### Objective
Images are excluded; otherwise, output every record exactly.
[BEGIN]
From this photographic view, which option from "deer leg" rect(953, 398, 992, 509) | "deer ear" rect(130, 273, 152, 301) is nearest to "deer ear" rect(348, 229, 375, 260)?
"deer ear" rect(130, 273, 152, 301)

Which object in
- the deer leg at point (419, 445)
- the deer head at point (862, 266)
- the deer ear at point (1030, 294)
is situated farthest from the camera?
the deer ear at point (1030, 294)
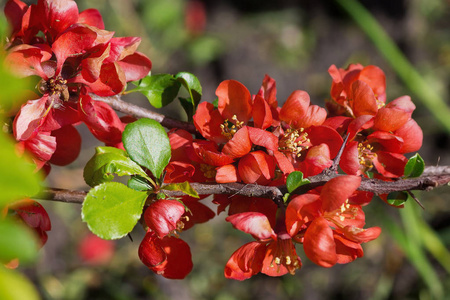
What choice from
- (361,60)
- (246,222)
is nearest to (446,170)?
(246,222)

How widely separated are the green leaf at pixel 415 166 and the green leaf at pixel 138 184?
42 centimetres

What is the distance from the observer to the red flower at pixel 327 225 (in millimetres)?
548

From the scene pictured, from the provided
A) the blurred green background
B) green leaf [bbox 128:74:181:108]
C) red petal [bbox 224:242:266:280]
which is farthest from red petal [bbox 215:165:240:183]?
the blurred green background

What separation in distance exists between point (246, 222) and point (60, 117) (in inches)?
13.4

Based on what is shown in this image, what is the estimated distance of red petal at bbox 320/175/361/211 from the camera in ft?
1.78

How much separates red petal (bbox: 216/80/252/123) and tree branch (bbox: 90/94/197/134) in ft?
0.28

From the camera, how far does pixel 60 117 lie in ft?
2.10

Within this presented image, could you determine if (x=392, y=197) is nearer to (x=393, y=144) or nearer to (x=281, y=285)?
(x=393, y=144)

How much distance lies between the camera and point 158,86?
76cm

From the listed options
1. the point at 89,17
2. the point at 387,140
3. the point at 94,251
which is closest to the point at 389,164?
the point at 387,140

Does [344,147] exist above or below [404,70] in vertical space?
above

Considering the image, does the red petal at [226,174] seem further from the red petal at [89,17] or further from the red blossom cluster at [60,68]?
the red petal at [89,17]

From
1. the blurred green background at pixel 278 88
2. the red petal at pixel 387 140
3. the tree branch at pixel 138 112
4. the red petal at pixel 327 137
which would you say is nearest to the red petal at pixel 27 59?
the tree branch at pixel 138 112

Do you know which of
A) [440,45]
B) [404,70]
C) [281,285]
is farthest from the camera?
[440,45]
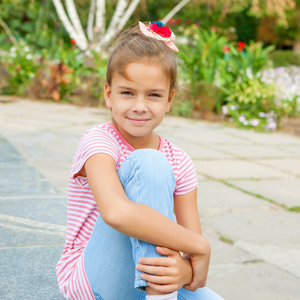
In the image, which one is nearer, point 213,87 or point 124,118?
point 124,118

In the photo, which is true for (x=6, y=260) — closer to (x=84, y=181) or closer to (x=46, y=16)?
(x=84, y=181)

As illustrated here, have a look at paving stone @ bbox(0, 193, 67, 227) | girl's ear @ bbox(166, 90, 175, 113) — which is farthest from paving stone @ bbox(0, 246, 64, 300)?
girl's ear @ bbox(166, 90, 175, 113)

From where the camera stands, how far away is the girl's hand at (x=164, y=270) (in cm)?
139

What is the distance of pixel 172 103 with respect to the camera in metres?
1.90

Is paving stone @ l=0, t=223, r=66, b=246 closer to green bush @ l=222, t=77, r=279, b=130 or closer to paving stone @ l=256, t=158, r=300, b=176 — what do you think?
paving stone @ l=256, t=158, r=300, b=176

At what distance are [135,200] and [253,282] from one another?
0.94 metres

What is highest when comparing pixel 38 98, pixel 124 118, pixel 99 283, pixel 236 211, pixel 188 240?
pixel 124 118

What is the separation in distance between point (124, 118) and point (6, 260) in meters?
0.82

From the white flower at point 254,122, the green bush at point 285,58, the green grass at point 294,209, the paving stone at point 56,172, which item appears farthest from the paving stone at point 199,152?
the green bush at point 285,58

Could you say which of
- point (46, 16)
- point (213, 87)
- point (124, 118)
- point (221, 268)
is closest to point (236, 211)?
point (221, 268)

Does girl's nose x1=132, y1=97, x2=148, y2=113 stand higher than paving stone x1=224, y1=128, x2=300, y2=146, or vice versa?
girl's nose x1=132, y1=97, x2=148, y2=113

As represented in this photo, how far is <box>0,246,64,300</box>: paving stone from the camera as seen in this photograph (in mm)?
1793

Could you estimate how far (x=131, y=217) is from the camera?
1388 mm

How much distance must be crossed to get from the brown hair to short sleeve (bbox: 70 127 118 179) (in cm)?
[END]
### Solution to this exercise
From this photographic view, which option from "deer leg" rect(953, 398, 992, 509) | "deer ear" rect(130, 273, 152, 301) is nearest to "deer ear" rect(348, 229, 375, 260)?
"deer ear" rect(130, 273, 152, 301)

Which object in
- the deer leg at point (419, 445)
- the deer head at point (862, 266)
- the deer ear at point (1030, 294)
is situated farthest from the camera?
the deer ear at point (1030, 294)
What choice from
- (361,60)
- (246,222)
is nearest to (446,170)?
(246,222)

How widely separated are the green leaf at pixel 415 166 and the green leaf at pixel 138 184?
42 centimetres

What is the distance from the observer to the red flower at pixel 327 225 (in millimetres)?
548

From the scene pictured, from the provided
A) the blurred green background
B) green leaf [bbox 128:74:181:108]
C) red petal [bbox 224:242:266:280]
which is farthest from red petal [bbox 215:165:240:183]?
the blurred green background

What separation in distance exists between point (246, 222) and point (60, 117) (in inches)?
13.4

Based on what is shown in this image, what is the estimated distance of red petal at bbox 320/175/361/211 from the camera in ft?
1.78

How much separates red petal (bbox: 216/80/252/123) and tree branch (bbox: 90/94/197/134) in ft?
0.28

From the camera, how far does pixel 60 117 lie in ft?
2.10

Within this presented image, could you determine if (x=392, y=197) is nearer to (x=393, y=144) or nearer to (x=281, y=285)?
(x=393, y=144)

How much distance lies between the camera and point 158,86?
76cm

From the listed options
1. the point at 89,17
2. the point at 387,140
3. the point at 94,251
which is closest to the point at 389,164?
the point at 387,140

Does [344,147] exist above or below [404,70] in vertical space?
above

Considering the image, does the red petal at [226,174] seem further from the red petal at [89,17] or further from the red blossom cluster at [60,68]?
the red petal at [89,17]

From
1. the blurred green background at pixel 278 88
2. the red petal at pixel 387 140
3. the tree branch at pixel 138 112
4. the red petal at pixel 327 137
which would you say is nearest to the red petal at pixel 27 59?
the tree branch at pixel 138 112

Do you know which of
A) [440,45]
B) [404,70]
C) [281,285]
is farthest from the camera?
[440,45]
In the image, which one is nearer, point 213,87 or point 124,118?
point 124,118

In the photo, which is true for (x=6, y=260) — closer to (x=84, y=181) or closer to (x=46, y=16)?
(x=84, y=181)

As illustrated here, have a look at paving stone @ bbox(0, 193, 67, 227) | girl's ear @ bbox(166, 90, 175, 113) — which is farthest from paving stone @ bbox(0, 246, 64, 300)?
girl's ear @ bbox(166, 90, 175, 113)

From where the camera stands, how far away is the girl's hand at (x=164, y=270) (in cm)?
139

What is the distance of pixel 172 103 with respect to the camera in metres?
1.90

Is paving stone @ l=0, t=223, r=66, b=246 closer to green bush @ l=222, t=77, r=279, b=130 or closer to paving stone @ l=256, t=158, r=300, b=176 — what do you think?
paving stone @ l=256, t=158, r=300, b=176

At what distance are [135,200] and [253,282] from one another?
0.94 metres

What is highest when comparing pixel 38 98, pixel 124 118, pixel 99 283, pixel 236 211, pixel 188 240?
pixel 124 118

What is the separation in distance between point (124, 118) and point (6, 260) in meters?
0.82

From the white flower at point 254,122, the green bush at point 285,58, the green grass at point 294,209, the paving stone at point 56,172, which item appears farthest from the paving stone at point 199,152?
the green bush at point 285,58

Could you say which of
- point (46, 16)
- point (213, 87)
- point (124, 118)
- point (221, 268)
is closest to point (236, 211)?
point (221, 268)

Does girl's nose x1=132, y1=97, x2=148, y2=113 stand higher than paving stone x1=224, y1=128, x2=300, y2=146, or vice versa?
girl's nose x1=132, y1=97, x2=148, y2=113

As represented in this photo, how far is <box>0,246,64,300</box>: paving stone from the camera as seen in this photograph (in mm)?
1793

Could you estimate how far (x=131, y=217) is from the camera?
1388 mm

How much distance must be crossed to get from the brown hair to short sleeve (bbox: 70 127 118 179) (in cm)?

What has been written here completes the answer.